▸ Text excerpt

────────

As foreign minister, Meir promoted ties with the newly established states in Africa in an effort to gain allies in the international community. She also believed that Israel had experience in nation-building that could be a model for the Africans. In her autobiography, she wrote:Like them, we had shaken off foreign rule; like them, we had to learn for ourselves how to reclaim the land, how to increase the yields of our crops, how to irrigate, how to raise poultry, how to live together, and how to defend ourselves. Israel could be a role model because it had been forced to find solutions to the kinds of problems that large, wealthy, powerful states had never encountered.She also devoted much effort to convincing the United States to sell Israel weaponry. One success in this area came in 1962, when the White House quietly agreed to sell Hawk missiles to Israel. Israel's relationship with the Soviet Union remained frosty during her tenure.

On 29 October 1957, Meir's foot was slightly injured when a Mills bomb was thrown into the debating chamber of the Knesset. David Ben-Gurion and Moshe Carmel were more seriously injured. The attack was carried out by 25-year-old Moshe Dwek. Born in Aleppo, his motives were attributed to a dispute with the Jewish Agency, but he was described as being "mentally unbalanced".

────────

▸ Data below

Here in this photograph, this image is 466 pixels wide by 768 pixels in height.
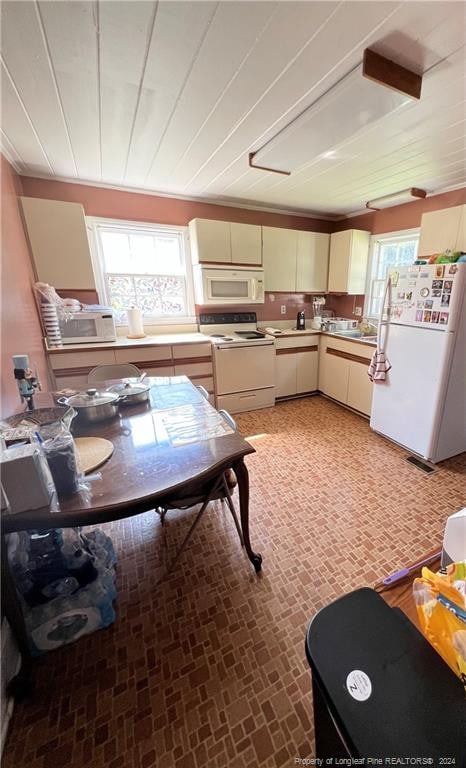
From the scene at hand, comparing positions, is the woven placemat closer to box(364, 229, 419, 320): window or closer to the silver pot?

────────

▸ Questions
A. In the text about Meir, the quoted passage from her autobiography lists things Israel had to learn for itself. List them all.
B. According to the text about Meir, in what year did the White House quietly agree to sell Hawk missiles to Israel?

▸ Responses by task
A.
How to reclaim the land
How to increase the yields of crops
How to irrigate
How to raise poultry
How to live together
How to defend themselves

B. 1962